A idolatria do coração

A advertência de Jesus estava relacionada com pessoas em que a sua principal ou total satisfação desta vida diz respeito somente a coisas deste mundo.

Do perigo de confinar suas ambições, os seus interesses e as suas esperanças a esta vida apenas.

O catecismo Nova Cidade definiu idolatria - Pergunta 17: O que é idolatria? Idolatria é confiar nas coisas criadas, e não no Criador, para nossa esperança e felicidade, relevância e segurança.

O tesouro pode não ser dinheiro. Pode ser o marido, a esposa ou os filhos; pode ser um dom sem valor monetário, a residência, ou mesmo a saúde. Não importa o quão pequeno seja, se representar tudo para o indivíduo, então, aquilo é seu tesouro. A bíblia retrata isso como idolatria.

Em resumo, essas coisas boas, podem controlar o coração, manipular a mente e corromper a maneira de enxergar. Toda a perspectiva pode ser controlada por essas coisas. O motivo para tudo isso é o pecado, que literalmente cega o homem para aquilo que parece óbvio.

Estes tesouros terrestres são tão poderosos que dominam a personalidade inteira da pessoa. Elas dominam o coração, a mente, e a vontade. E Jesus adverte: 24“Ninguém pode servir a dois senhores”. Temos dois lados e ambos exigem dedicação total. As coisas deste mundo, quando utilizadas de maneira equivocada, demandam devoção completa. Afetam todos os aspectos da vida e levam o indivíduo a tomar decisões de acordo com suas exigências. Não é verdade que as coisas que gostamos são as últimas das quais abrimos mão? Essas coisas tendem a interpor-se entre nós e o Rei, e a nossa atitude para com elas é o que, afinal de contas, determinam a qualidade de nosso relacionamento com Deus. Somente o fato de acreditarmos em Deus e chamá-lo de Senhor, não serve de prova conclusiva de que o estamos servindo-o ou entregando-nos total e alegremente a ele.

O resultado é que aquilo que durante um tempo é a fonte de satisfação, começa a perder o sabor, fica embotado e desinteressante. Essa é a razão pela qual os homens estão sempre em busca de novidades, mudanças provisórias de casa, emprego ou mesmo de casamento. O motivo de prazer já não produz o mesmo efeito.


Superando a idolatria – Amar a Deus

Mateus 6.24 — Ninguém pode servir a dois senhores; porque ou irá odiar um e amar o outro, ou irá se dedicar a um e desprezar o outro. Vocês não podem servir a Deus e às riquezas.

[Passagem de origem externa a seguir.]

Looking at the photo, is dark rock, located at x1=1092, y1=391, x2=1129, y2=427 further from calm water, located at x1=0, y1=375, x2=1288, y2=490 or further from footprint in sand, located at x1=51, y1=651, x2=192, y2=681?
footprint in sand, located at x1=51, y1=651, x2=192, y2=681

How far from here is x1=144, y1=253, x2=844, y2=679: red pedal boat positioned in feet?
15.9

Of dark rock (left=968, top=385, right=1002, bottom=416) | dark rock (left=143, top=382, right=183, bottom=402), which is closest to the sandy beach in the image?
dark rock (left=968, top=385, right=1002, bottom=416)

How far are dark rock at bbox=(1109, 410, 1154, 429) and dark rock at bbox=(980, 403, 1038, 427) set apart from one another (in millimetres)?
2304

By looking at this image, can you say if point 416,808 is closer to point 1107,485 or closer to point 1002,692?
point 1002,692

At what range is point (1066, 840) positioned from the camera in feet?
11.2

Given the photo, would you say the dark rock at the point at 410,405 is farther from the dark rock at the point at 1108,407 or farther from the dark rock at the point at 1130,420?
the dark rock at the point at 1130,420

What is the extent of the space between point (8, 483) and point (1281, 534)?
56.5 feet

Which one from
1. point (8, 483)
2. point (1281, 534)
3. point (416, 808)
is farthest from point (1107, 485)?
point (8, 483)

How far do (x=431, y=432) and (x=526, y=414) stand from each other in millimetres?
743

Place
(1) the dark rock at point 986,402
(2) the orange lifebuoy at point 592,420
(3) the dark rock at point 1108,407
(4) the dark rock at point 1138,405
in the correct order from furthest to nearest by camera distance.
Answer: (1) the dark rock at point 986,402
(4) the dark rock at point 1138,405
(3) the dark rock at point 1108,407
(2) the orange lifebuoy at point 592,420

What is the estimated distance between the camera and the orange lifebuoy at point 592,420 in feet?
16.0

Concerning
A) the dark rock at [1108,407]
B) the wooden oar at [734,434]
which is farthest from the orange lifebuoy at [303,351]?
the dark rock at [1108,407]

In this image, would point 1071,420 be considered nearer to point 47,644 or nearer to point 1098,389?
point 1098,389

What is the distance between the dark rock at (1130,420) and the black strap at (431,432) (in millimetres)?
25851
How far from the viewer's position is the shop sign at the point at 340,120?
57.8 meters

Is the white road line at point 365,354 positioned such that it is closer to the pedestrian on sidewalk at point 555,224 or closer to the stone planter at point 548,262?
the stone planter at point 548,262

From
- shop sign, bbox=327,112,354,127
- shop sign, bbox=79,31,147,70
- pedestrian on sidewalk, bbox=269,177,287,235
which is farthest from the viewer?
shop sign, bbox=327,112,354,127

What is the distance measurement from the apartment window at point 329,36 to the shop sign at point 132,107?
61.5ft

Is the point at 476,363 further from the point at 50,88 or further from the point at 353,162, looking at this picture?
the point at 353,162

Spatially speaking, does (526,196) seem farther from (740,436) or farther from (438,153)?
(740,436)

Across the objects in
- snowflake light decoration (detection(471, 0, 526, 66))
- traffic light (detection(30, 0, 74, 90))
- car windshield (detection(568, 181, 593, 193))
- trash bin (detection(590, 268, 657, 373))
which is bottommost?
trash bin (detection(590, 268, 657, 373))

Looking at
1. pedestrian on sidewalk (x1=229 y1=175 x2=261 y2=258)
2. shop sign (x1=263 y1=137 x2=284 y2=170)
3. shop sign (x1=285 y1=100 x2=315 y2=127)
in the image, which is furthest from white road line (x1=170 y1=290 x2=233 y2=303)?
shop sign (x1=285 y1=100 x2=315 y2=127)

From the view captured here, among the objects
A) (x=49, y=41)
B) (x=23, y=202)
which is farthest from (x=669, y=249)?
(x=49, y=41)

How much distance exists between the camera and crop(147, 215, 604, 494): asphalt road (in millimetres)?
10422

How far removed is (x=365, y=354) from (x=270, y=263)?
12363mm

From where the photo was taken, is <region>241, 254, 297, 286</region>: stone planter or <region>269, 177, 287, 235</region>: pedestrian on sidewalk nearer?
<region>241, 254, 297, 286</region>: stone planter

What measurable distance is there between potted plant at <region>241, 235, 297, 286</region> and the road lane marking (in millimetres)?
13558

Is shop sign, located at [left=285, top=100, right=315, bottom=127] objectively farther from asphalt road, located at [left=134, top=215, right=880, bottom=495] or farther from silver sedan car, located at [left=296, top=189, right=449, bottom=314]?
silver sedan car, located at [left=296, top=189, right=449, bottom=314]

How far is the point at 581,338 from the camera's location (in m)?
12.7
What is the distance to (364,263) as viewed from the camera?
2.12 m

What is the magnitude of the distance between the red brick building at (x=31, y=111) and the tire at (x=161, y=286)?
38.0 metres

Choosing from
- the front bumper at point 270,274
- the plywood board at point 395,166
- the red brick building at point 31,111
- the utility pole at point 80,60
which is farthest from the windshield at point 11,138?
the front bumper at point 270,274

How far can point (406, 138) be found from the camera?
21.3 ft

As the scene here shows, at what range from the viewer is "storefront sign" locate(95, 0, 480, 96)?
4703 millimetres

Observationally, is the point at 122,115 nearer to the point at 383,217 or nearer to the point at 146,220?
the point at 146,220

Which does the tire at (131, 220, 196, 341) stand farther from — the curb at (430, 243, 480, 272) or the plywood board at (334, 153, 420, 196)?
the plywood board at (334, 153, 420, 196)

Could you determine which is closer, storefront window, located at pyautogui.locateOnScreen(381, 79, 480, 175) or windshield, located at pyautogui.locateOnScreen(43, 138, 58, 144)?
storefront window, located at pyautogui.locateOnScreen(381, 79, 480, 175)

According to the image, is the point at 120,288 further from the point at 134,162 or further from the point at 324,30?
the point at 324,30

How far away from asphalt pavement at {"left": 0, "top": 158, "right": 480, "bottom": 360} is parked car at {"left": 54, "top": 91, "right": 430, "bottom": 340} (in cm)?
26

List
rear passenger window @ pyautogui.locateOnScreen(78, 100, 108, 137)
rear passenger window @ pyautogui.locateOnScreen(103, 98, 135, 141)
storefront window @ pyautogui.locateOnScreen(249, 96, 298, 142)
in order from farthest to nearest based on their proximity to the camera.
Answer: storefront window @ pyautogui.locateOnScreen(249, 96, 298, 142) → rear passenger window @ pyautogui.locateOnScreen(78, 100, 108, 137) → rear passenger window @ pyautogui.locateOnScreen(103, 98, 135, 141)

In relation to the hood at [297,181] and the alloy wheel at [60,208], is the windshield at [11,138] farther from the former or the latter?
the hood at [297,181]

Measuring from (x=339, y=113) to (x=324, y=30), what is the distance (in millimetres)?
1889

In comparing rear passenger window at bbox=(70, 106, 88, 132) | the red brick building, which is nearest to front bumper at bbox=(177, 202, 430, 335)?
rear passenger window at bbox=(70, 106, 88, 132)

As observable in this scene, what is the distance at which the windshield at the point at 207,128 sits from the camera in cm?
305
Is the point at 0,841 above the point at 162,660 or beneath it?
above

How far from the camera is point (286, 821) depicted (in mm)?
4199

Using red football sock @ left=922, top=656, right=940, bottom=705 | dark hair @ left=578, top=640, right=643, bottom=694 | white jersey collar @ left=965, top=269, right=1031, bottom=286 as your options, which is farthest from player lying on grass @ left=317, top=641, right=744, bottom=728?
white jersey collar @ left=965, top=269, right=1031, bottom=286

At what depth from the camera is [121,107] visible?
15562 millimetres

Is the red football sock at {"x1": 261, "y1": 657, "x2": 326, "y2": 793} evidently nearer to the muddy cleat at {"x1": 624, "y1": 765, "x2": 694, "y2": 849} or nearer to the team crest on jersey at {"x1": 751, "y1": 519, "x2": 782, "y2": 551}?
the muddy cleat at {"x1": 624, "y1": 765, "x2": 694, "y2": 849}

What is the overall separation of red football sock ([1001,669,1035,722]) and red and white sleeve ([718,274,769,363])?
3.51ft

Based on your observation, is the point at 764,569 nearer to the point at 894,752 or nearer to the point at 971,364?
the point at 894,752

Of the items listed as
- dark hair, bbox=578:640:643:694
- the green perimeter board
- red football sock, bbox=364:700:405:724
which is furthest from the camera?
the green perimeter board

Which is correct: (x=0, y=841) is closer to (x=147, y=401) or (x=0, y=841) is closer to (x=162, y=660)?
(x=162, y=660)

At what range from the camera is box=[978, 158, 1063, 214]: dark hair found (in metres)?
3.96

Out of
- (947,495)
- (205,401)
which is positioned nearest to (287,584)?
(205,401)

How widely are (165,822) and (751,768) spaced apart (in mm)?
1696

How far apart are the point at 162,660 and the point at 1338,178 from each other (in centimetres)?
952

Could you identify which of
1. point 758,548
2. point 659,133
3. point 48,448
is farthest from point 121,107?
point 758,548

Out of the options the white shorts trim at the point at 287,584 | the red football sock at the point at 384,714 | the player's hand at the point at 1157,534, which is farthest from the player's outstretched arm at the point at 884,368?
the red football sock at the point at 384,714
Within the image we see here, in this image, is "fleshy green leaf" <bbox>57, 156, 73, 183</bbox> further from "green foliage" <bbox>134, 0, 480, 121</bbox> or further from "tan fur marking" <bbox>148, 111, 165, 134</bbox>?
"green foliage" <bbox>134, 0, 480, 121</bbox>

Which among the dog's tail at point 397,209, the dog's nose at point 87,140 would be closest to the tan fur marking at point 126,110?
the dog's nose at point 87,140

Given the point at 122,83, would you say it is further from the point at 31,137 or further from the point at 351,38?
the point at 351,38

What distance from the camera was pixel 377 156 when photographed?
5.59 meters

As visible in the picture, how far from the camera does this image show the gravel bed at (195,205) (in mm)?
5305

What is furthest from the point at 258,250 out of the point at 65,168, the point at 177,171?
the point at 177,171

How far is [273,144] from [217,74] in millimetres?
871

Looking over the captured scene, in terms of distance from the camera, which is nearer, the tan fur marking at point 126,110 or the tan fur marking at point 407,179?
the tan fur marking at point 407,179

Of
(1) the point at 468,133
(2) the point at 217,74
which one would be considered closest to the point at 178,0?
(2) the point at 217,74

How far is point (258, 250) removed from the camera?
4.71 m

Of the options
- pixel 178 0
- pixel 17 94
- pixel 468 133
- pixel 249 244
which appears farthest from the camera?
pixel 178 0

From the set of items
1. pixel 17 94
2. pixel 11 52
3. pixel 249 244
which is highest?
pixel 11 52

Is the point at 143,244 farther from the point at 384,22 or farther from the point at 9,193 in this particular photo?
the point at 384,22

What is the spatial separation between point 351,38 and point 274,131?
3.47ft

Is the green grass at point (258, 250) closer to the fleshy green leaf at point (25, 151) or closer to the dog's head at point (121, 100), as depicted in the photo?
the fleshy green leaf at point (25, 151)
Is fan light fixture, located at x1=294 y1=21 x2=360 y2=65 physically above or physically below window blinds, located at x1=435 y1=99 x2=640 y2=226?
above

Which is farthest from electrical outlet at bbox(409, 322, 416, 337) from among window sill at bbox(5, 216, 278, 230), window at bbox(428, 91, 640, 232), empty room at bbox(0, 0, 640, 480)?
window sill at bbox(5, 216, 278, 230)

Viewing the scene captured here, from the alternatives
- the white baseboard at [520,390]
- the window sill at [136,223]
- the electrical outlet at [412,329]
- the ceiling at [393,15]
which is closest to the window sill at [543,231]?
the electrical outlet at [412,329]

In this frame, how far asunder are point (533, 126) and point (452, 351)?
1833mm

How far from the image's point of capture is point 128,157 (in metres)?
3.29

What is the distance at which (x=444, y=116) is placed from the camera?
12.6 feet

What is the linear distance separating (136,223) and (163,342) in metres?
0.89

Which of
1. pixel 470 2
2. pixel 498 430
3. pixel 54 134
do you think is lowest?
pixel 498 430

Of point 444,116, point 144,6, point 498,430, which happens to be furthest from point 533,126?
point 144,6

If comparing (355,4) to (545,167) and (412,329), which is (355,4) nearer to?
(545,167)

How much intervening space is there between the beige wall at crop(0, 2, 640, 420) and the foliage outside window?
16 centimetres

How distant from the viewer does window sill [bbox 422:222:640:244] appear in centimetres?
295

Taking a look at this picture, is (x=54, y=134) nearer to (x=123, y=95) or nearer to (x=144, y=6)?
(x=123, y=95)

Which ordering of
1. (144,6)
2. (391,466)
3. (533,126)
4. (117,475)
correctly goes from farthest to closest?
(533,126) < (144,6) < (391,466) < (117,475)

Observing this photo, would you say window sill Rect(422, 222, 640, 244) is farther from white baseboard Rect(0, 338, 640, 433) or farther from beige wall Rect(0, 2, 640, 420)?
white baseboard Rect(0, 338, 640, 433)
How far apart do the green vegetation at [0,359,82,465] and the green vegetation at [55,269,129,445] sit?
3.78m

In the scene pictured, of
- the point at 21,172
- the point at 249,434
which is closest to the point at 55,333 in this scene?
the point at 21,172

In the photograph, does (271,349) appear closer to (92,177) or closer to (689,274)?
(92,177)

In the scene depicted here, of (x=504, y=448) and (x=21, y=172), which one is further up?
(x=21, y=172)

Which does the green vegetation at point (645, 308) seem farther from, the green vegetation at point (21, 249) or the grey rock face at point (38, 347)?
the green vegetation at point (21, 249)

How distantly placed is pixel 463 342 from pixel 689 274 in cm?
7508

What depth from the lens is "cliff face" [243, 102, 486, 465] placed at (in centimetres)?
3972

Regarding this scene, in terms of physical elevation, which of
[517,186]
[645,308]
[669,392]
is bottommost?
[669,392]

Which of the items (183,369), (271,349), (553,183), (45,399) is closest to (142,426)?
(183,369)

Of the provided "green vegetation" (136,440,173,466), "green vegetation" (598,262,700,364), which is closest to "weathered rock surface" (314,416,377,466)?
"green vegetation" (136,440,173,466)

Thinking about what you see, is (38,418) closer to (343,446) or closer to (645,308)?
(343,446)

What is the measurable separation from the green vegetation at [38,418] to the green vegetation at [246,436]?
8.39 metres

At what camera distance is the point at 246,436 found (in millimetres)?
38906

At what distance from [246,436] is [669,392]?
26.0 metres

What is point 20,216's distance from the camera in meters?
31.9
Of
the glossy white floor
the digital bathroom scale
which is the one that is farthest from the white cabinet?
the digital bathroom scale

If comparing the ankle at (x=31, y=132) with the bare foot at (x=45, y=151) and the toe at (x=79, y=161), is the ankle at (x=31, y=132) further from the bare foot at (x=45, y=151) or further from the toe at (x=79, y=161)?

Para superar a idolatria, há um caminho central: Amar e dedicar-se exclusivamente a Deus. Na prática, isso se manifesta da seguinte forma:

O Rei

  1. Admitir e identificar os ídolos do coração. Reconheça que, por causa do pecado, até mesmo as coisas boas e as dádivas de Deus podem obscurecer a nossa perspectiva.

  2. Mantenha uma vigilância constante sobre os possíveis ídolos do coração, permanecendo atento à possibilidade de idolatria.

  3. Medite continuamente e incorpore as verdades do evangelho de Jesus Cristo, com foco especial na justificação somente pela fé.

  4. Aplique o evangelho de forma contínua em todas as áreas de pressão do coração, permitindo que ele molde as suas decisões.

O Reino


  • Desfrutar da comunhão do povo de Deus como auxílio no combate aos ídolos do coração. Nela, encontramos exemplos de pessoas presas à idolatria ou que já a superaram.
  • Participe do culto de adoração do povo de Deus. Ao cantarmos, falarmos, orarmos, ouvirmos e vermos continuamente a Palavra de Deus, nosso coração é ensinado a amar cada vez mais o Senhor que nos salvou.
  • Sirva à causa de Cristo. Ao servir o próximo além da nossa vontade ou convívio imediato, expressamos o amor de Cristo e, simultaneamente, combatemos o egoísmo e a autoexaltação.


Conclusão

O indivíduo que se reconhece como súdito do reino eterno de Cristo, tem um ponto de vista inteiramente diferente das realidades desta vida e deste mundo. Isso é uma verdade necessária, e, quanto mais profunda for essa confiança e esse conhecimento, menor será a importância dada pelo crente às outras coisas. Nesse sentido, se a pessoa foi abençoada com bens materiais, com uma família saudável ou saúde perfeita, utilize-as de tal modo, enquanto vive neste mundo, como um servo fiel do Senhor. O crente é um mero peregrino. Ele está caminhando neste mundo debaixo dos olhos atentos e amorosos de Deus, aproximando-se cada vez mais dele e na direção de sua promessa eterna.